Today’s Solutions: November 30, 2022

Back in 2019, we introduced you to the world’s tallest wooden building in Finland. Today, we’d like to take you across the border to Skelleftea, in Sweden, where wood is regaining popularity as the go-to material for new buildings.

A few months ago, the Swedish town actually became home to the world’s second tallest skyscraper made of wood. Standing at a height of 75 meters, the 20-story Sara Cultural Center is yet another addition to the city’s growing collection of wooden structures.

“Everyone thought that we were a little bit crazy proposing a building like this in timber,” says architect Robert Schmitz. “But we were quite pragmatic, so we said that if you can’t make everything in timber, then we can at least do some of it that way. But during the design process, we all came out and said that it’s more efficient to build everything in timber.”

How can wood make the construction industry greener?

In 2019, the building sector was responsible for 38 percent of total energy-related carbon emissions, according to the United Nations Environment Programme (UNEP). Meanwhile, cement (concrete’s main ingredient) is attributed to 8 percent of global anthropogenic CO2 emissions. Replacing concrete with wood can significantly slash that carbon footprint.

The switch to wood makes sense, particularly in Sweden which has the largest share of forest cover in Europe. The new cultural center in Skelleftea is made from more than 12,000 cubic meters of wood sustainably sourced from forests just 60km from the town. According to the architects behind the project, the skyscraper will sequester nine million kilograms of CO2 in its lifetime.

But wood is not the only thing that’s making the skyscraper a sustainability model. The structure also boasts solar panels that supply it with power and store excess energy in the basement.

The skyscraper communicates with surrounding buildings

Another feature that makes the cultural center stand out is its ability to “communicate” with nearby structures and distribute excess electricity when they need it. “It analyses the building’s energy usage, and it can make decisions on how we should run it based on available energy levels,” says Patrik Sundberg from local energy firm Skelleftea Kraft.
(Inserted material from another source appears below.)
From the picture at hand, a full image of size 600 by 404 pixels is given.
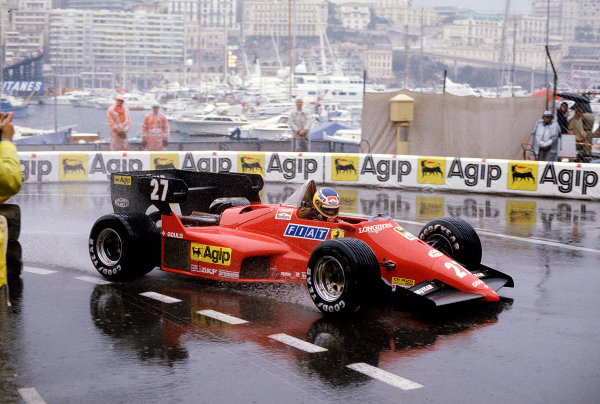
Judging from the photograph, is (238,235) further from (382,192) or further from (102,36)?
(102,36)

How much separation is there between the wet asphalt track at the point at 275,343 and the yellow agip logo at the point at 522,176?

According to Sundberg, over time, the building will know exactly how much energy it needs. “We have an AI system to help the skyscraper make these decisions every minute, 24/7.”
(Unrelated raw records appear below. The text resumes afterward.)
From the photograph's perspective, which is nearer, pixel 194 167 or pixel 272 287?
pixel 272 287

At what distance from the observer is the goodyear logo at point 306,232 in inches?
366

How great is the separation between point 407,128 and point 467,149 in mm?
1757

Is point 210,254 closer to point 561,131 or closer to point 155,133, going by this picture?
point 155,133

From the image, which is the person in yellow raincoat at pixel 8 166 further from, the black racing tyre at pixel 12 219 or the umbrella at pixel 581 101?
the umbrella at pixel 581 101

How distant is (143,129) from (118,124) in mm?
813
Isn’t it good, Swedish wood?

For more than 100 years, Sweden had banned wooden homes above two stories high. Now —with manufacturers able to make ultra-strong wood that is lightweight, durable, and fire-resistant — wood is the material of choice in the country.

“For all buildings up to eight stories high, the question is not whether it’s possible to do it in wood. You should ask why we should not do it in wood,” says architect Tomas Alsmarker, CEO of Nyréns Arkitektkontor.